## EXERCISES
(A) Please list every place name that appears in the kayak fishing account.
(B) Pick up the kayak fishing account after its last line and write what comes next.

## TEXT PASSAGE
Recently I went kayak fishing with a buddy out of Henderson Beach State Park in Destin, FL and although I didn’t catch any fish, I did get my very own private dolphin show that more than made up for the lack of fish.

I’ve gone out in the kayak and been treated to dolphin encounters before, but never one as long-lasting and as enjoyable as this one. In fact, it was the dolphins in Choctawhatchee Bay that inspired the purchase my first kayak even though I don’t do a lot of off-shore paddling. Today, however, was one of the rare times that I ventured out. The waves were less than 1′ and the winds were forecast to be less than 5 mph; about as close to perfect conditions as I could hope for.

My fishing partner hooked into a big one.

My fishing partner hooked into a big one.

In my experience, dolphins tend to be more active early in the morning as they patrol the waters just past the second sand bar on their quest for breakfast. There’s no trick to knowing where they’ll be, it’s more a matter of knowing their habits, and then putting yourself in the right place at the right time. And then you wait. That’s where trying your hand at fishing can help you pass the time until a pod shows up.

 

Dolphins have arrived.

Dolphins have arrived.

## GIVEN ENTRIES

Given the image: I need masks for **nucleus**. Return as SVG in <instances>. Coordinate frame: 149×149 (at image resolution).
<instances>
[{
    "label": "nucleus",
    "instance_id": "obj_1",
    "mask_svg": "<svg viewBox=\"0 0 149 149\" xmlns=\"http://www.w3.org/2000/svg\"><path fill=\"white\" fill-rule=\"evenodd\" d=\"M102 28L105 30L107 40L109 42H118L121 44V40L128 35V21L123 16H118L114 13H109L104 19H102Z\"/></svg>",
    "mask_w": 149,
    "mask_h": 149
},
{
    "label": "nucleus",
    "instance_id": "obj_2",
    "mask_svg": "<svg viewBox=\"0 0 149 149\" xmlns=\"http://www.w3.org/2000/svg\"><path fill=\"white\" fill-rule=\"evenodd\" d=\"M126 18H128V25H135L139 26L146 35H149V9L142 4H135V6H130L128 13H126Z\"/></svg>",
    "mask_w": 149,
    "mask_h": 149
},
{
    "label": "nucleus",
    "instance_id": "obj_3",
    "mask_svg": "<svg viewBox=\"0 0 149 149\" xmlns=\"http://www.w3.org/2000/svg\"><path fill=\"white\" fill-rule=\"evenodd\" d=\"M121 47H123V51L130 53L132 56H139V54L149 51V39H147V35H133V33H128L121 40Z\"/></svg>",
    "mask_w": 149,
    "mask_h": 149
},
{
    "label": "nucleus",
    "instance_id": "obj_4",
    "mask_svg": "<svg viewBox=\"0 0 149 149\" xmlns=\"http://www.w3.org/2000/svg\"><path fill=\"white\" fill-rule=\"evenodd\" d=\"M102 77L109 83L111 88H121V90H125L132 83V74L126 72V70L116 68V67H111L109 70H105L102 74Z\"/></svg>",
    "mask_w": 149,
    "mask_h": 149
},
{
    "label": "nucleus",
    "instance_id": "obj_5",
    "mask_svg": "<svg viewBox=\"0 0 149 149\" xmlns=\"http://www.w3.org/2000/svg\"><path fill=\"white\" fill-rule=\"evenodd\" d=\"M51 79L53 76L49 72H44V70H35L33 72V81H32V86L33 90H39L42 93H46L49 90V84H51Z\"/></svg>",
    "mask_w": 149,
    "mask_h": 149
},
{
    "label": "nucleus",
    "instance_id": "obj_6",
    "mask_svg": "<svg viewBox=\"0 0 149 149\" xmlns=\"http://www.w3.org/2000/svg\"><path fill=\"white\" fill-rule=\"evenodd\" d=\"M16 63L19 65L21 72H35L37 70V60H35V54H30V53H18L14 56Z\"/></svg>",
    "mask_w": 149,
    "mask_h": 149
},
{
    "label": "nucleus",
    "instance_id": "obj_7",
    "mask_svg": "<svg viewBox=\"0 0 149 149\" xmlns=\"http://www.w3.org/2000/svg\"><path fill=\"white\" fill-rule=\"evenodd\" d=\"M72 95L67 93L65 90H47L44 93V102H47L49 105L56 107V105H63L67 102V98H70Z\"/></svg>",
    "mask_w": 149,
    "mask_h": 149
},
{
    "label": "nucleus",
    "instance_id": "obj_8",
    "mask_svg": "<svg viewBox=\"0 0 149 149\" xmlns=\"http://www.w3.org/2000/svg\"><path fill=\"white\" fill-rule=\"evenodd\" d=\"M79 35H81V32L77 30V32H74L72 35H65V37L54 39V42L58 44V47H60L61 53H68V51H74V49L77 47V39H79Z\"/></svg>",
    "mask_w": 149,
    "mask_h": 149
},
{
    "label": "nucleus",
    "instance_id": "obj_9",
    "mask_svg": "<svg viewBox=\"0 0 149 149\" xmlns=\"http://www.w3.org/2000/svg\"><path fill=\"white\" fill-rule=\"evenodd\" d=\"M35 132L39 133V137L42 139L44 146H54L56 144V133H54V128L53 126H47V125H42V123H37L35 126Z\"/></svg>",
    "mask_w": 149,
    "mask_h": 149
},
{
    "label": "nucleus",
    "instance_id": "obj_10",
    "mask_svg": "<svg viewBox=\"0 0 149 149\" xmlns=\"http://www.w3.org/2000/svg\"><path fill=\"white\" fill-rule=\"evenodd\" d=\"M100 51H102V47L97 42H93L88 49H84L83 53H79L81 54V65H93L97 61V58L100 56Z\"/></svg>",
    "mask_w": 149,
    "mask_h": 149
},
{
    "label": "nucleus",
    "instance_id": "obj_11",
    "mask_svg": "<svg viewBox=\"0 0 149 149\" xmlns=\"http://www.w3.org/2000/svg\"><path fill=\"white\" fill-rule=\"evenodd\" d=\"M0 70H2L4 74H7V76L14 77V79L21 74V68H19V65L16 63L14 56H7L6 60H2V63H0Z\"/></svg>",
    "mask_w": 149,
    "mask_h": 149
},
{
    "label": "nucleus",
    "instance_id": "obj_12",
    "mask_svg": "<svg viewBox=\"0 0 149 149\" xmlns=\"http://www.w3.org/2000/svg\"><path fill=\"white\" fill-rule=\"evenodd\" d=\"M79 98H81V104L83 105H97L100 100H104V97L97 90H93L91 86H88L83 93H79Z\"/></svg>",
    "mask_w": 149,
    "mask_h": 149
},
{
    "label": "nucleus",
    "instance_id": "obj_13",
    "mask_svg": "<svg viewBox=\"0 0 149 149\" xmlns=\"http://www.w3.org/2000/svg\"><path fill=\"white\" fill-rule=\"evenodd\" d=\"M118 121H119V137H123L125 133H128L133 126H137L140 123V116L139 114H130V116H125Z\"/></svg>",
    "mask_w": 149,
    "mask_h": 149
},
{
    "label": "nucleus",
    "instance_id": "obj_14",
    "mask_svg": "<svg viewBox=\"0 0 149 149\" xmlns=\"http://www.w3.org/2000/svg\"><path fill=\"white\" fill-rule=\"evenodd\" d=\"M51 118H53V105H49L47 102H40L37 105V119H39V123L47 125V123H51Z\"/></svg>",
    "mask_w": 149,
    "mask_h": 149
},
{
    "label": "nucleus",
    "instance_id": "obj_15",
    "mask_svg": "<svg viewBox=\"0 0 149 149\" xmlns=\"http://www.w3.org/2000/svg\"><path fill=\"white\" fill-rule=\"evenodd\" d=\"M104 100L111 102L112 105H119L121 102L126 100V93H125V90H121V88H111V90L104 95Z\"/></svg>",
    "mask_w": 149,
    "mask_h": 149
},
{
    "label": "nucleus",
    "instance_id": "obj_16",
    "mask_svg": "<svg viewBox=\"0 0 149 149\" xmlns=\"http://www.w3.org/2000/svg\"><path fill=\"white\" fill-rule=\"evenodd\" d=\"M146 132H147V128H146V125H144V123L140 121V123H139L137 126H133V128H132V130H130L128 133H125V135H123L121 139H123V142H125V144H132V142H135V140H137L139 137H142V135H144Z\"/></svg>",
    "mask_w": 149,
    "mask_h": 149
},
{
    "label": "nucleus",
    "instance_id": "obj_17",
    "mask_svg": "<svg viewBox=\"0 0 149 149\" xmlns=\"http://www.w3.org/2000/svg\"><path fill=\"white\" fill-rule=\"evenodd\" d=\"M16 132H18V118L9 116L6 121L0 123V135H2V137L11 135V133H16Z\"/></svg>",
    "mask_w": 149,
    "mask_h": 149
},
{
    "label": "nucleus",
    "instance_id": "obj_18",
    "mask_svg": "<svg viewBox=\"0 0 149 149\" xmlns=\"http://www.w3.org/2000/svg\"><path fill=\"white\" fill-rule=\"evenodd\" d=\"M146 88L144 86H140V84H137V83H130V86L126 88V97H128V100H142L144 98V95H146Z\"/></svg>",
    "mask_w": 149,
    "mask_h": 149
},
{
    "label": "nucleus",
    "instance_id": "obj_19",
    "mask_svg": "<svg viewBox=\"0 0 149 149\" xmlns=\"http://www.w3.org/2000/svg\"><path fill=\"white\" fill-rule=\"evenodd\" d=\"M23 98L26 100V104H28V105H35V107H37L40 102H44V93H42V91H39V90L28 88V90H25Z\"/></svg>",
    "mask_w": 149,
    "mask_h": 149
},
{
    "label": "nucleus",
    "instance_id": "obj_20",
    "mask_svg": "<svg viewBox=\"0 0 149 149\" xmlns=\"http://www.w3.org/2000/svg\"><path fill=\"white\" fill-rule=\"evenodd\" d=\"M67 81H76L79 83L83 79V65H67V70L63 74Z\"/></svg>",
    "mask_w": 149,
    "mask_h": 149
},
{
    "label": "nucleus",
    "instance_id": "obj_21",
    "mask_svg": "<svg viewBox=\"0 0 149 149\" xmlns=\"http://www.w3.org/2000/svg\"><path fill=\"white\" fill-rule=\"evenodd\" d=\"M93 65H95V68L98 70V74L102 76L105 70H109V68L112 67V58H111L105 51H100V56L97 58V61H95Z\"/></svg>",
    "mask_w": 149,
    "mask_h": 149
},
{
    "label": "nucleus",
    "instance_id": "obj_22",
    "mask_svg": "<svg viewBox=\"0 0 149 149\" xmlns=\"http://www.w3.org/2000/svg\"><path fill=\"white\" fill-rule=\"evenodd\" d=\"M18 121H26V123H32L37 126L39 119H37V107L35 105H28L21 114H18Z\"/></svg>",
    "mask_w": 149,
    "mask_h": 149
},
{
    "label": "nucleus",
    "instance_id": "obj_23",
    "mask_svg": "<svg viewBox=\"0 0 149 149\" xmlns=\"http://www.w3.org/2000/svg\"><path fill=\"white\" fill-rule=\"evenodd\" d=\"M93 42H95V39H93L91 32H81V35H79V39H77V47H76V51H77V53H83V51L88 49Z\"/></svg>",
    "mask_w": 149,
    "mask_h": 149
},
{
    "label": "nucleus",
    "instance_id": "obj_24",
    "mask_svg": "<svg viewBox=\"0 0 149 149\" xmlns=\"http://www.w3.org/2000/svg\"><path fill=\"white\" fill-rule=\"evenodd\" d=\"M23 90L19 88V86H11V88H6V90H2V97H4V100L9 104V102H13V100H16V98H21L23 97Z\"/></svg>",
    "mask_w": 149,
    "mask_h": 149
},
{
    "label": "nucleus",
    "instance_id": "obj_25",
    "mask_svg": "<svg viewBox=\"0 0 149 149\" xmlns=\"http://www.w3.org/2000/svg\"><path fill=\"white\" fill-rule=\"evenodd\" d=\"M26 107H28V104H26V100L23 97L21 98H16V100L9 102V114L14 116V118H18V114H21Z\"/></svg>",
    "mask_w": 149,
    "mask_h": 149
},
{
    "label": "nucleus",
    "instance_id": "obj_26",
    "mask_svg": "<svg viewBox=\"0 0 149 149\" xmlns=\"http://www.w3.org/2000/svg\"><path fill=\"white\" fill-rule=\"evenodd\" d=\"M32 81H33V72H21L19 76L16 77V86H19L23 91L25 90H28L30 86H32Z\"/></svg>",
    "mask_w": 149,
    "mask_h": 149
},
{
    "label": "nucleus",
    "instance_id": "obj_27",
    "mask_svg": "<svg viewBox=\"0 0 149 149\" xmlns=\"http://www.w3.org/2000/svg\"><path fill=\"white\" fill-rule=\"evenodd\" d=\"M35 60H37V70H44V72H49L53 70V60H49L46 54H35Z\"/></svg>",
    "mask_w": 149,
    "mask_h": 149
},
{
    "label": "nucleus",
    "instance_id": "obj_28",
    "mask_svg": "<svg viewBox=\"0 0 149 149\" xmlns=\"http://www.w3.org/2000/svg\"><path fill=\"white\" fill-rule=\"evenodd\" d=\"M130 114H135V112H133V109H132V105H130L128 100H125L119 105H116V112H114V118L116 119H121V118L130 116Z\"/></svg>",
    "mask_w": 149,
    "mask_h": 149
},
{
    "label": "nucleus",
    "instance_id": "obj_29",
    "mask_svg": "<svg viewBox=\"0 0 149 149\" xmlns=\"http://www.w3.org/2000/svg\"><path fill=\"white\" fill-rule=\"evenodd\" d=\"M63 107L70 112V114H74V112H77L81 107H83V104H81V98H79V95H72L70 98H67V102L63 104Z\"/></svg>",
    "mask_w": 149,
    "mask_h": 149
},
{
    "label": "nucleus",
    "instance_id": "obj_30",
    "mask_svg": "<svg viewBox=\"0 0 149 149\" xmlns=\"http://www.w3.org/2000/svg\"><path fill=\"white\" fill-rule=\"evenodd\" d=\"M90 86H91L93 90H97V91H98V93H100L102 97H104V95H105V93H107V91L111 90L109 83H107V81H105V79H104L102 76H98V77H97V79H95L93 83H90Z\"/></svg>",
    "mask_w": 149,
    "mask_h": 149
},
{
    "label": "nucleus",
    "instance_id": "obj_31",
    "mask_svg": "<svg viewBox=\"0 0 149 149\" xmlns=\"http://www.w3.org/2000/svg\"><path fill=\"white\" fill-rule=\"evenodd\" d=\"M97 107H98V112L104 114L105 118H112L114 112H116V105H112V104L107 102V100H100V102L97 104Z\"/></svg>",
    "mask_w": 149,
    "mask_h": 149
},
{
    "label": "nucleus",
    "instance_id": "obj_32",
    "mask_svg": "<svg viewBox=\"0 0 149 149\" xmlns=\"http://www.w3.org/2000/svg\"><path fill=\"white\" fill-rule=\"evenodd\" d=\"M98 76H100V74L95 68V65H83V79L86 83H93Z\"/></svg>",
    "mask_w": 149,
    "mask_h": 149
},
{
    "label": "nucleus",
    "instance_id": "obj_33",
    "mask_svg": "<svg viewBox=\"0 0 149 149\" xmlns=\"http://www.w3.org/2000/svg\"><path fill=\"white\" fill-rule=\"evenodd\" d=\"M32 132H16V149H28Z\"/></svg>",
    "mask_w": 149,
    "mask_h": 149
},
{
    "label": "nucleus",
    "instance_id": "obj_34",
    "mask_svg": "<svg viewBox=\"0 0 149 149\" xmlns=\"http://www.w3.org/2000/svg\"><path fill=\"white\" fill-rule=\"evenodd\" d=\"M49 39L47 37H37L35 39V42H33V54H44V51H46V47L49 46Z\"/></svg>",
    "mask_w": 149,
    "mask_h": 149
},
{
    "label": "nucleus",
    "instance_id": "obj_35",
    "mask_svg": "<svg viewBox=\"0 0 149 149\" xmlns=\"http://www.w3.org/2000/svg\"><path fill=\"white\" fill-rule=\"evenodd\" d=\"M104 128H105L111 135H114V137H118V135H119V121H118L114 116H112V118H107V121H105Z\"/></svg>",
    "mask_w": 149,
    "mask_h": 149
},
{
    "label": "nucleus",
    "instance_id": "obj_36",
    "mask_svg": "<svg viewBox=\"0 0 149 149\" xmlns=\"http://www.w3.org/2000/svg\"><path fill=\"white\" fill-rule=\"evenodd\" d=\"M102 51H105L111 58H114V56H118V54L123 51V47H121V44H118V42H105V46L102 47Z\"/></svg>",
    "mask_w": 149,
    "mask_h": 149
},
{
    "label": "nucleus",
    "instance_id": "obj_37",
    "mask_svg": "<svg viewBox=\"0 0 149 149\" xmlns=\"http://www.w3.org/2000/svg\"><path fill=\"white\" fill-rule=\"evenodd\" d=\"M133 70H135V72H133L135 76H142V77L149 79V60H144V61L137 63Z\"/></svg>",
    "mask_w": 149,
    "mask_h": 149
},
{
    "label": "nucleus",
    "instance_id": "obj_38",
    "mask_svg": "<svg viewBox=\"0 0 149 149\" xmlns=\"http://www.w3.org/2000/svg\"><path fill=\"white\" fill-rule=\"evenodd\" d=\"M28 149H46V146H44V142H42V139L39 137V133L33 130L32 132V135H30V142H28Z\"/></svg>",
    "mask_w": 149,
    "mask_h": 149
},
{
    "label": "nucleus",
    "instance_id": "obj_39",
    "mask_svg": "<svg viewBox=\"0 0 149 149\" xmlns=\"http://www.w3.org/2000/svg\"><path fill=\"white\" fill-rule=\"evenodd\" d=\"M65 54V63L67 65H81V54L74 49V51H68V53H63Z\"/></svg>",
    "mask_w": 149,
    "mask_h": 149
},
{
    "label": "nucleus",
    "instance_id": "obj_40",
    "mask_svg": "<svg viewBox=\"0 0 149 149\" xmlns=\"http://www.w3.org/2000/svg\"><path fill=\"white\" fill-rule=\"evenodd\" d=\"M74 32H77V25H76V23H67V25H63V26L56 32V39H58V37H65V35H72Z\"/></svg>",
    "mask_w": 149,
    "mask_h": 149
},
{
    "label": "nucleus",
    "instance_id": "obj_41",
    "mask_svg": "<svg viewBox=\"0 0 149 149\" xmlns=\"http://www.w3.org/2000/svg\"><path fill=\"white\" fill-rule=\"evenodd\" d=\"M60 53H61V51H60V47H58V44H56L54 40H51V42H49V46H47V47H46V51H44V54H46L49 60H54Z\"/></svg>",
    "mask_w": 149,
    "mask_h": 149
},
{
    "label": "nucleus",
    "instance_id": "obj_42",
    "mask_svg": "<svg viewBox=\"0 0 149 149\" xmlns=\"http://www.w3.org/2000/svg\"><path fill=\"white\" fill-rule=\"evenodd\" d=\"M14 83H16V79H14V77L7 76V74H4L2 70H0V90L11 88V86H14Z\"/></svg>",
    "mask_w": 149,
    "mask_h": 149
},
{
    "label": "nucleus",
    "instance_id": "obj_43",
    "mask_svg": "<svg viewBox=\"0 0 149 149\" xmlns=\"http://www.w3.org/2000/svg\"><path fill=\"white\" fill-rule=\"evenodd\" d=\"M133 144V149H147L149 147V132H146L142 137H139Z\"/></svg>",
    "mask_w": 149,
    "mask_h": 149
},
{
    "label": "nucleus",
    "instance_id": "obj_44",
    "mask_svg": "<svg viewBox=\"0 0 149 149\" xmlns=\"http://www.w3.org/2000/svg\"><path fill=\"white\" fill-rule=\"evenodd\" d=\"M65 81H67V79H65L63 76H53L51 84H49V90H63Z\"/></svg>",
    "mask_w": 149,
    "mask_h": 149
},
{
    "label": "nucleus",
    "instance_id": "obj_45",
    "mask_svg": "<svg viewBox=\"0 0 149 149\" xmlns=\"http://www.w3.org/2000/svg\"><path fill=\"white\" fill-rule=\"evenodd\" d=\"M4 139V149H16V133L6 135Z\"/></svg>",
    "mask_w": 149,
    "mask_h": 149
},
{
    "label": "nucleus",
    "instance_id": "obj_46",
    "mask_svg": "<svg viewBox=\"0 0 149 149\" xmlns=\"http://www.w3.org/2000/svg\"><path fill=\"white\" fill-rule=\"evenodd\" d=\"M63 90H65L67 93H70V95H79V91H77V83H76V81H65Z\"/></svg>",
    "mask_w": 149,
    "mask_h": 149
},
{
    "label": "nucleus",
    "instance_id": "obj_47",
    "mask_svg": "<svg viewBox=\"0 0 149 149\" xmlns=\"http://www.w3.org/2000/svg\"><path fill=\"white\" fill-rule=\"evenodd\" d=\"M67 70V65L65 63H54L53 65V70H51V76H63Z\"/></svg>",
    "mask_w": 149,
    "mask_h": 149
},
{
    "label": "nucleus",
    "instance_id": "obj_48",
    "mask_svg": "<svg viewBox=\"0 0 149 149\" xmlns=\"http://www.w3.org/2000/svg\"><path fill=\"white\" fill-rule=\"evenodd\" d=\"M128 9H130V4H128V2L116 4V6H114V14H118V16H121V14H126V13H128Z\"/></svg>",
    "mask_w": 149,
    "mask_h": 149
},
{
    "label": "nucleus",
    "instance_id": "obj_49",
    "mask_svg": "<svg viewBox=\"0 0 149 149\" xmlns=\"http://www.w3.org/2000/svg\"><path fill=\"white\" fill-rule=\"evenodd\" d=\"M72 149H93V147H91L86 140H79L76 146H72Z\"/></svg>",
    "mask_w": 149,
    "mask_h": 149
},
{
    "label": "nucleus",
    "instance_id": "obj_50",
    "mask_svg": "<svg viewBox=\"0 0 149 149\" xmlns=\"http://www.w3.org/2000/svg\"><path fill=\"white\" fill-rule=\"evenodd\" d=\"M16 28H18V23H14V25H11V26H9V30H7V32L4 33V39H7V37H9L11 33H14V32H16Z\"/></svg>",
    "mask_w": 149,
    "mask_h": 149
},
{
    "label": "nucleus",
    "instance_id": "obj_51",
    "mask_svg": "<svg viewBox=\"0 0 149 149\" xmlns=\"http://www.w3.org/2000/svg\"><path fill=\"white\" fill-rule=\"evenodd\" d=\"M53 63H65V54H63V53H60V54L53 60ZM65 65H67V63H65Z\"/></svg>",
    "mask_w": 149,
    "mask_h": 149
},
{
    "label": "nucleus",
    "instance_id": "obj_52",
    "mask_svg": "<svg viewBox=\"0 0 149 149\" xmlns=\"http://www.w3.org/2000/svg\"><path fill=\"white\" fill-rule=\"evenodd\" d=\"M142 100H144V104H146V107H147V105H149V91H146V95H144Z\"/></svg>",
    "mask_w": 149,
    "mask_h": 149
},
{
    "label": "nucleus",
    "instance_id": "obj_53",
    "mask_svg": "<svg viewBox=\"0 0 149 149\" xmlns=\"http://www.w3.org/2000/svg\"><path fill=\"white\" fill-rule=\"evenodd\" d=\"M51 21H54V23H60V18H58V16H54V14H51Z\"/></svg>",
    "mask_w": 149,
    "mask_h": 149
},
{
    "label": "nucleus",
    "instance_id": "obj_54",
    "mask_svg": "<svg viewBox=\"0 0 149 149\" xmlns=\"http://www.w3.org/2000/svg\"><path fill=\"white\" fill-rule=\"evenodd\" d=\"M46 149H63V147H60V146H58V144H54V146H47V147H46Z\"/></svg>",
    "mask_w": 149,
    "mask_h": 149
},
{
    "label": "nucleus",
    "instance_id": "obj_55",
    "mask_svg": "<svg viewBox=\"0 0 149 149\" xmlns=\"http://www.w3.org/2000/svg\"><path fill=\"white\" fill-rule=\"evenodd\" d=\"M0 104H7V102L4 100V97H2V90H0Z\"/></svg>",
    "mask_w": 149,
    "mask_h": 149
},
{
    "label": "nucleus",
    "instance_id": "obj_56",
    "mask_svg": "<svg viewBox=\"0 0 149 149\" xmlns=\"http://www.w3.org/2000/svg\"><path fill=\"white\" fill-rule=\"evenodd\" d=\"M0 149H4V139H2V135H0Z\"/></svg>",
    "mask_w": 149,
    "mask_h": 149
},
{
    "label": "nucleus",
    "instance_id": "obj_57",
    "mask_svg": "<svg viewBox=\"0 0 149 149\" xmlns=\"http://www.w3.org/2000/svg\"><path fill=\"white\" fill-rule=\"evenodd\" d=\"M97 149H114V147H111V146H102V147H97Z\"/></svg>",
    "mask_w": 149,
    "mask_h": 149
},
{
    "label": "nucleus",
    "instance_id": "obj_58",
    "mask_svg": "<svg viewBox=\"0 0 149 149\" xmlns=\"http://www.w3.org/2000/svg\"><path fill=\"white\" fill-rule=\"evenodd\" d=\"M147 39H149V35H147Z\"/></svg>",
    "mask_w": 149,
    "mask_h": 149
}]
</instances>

## YOUR RESPONSES
(A)
Henderson Beach State Park
Destin
FL
Choctawhatchee Bay

(B)
The first pod of dolphins that we spotted were hunting quite a distance away and we wisely chose not to try and paddle out to them. It’s very easy to get farther away from shore than you realize and then spend the better part of a day trying to get back, especially if an offshore wind picks up. It’s better to stay within a half-mile of shore, and if fishing, no farther than 2-3 miles.

 

Dolphins next to my kayak.

Dolphins next to my kayak.

So after waiting another half hour our first dolphin arrived with a clearing of its blowhole and then two more dolphins glided eagerly beneath my kayak, rolling onto their sides to make eye contact with me as they came out on the other side. In another moment the entire pod of 8-10 dolphins were circling and playing all around my kayak and putting on quite the show. Staying cautiously a bit farther away was a mother dolphin with her calf.

Dolphin precision

Dolphin precision

I watched entranced as the dolphins frolicked sometimes right next to my kayak. Four dolphins formed into a precision acrobatic team and did an underwater flyby next to my kayak that would have even the Blue Angels jealous. Over and over again they would swim underneath my kayak and pop up a few feet away almost as if inviting me to join them, however, I prudently stayed in my seat and just enjoyed the show.

Mother and calf.

Mother and calf.

After about 10-15 minutes they bid farewell and moved off to continue their morning hunt and perhaps to find something more interesting to investigate. Since this encounter happened toward the end of our fishing trip, we turned and began our (very) long paddle back to shore with a promise to return.